▶ Your instructions
Output exactly the lines between the line that contains "How far is [165,55]" and the last line of the material, counting both.
========
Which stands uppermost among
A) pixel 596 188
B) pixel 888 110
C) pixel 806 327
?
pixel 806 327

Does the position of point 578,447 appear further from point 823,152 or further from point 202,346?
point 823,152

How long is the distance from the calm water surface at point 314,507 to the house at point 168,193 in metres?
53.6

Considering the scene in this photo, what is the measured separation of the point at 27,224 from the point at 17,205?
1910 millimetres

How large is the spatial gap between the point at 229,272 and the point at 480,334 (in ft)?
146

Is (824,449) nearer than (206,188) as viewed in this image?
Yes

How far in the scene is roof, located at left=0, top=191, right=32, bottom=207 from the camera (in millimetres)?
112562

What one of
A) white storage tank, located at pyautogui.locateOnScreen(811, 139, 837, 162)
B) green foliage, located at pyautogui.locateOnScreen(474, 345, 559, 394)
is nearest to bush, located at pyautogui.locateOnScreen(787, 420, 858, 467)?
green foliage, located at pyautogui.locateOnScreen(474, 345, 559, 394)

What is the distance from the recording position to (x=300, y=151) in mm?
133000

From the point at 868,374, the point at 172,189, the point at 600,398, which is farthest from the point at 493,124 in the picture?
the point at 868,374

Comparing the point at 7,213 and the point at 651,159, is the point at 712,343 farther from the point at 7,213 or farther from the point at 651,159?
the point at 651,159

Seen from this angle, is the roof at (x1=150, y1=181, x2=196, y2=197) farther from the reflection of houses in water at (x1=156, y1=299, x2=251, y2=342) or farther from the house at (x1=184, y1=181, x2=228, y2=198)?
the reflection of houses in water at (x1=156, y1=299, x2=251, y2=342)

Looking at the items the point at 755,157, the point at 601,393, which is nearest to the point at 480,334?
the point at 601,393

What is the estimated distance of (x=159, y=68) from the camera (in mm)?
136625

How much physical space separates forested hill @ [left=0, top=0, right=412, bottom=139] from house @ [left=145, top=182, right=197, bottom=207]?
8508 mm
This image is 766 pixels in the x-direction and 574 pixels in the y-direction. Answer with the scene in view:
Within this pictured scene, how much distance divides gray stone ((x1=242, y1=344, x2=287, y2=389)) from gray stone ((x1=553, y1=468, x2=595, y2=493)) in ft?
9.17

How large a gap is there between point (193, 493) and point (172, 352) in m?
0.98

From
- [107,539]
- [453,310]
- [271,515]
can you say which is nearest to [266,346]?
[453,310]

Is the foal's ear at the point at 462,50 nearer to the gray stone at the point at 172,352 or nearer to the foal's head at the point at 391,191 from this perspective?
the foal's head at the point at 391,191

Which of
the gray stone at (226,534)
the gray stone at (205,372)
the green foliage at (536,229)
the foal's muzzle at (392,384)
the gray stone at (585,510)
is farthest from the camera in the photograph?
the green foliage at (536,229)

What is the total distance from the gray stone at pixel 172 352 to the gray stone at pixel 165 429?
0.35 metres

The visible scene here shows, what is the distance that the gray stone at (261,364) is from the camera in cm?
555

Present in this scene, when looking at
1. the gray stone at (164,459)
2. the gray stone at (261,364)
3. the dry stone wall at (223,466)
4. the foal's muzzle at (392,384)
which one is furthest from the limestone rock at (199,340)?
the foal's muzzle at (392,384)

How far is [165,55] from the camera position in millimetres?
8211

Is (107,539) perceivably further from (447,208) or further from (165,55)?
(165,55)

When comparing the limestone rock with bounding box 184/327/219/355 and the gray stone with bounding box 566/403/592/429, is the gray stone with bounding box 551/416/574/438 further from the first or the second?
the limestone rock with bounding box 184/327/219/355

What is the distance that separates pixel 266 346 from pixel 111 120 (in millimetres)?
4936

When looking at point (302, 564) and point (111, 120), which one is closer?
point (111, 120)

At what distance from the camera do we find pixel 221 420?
========
▶ Exercise result
How far is [165,55] from the camera position in millimetres?
8211

Is (107,539) perceivably further from (447,208) or further from (165,55)?
(165,55)

When comparing the limestone rock with bounding box 184/327/219/355 and the gray stone with bounding box 566/403/592/429, is the gray stone with bounding box 551/416/574/438 further from the first or the second?
the limestone rock with bounding box 184/327/219/355

What is the distance that separates pixel 266 346 from pixel 111 120 (in millimetres)?
4936

When looking at point (302, 564) and point (111, 120), which one is closer?
point (111, 120)

At what distance from the camera do we find pixel 221 420?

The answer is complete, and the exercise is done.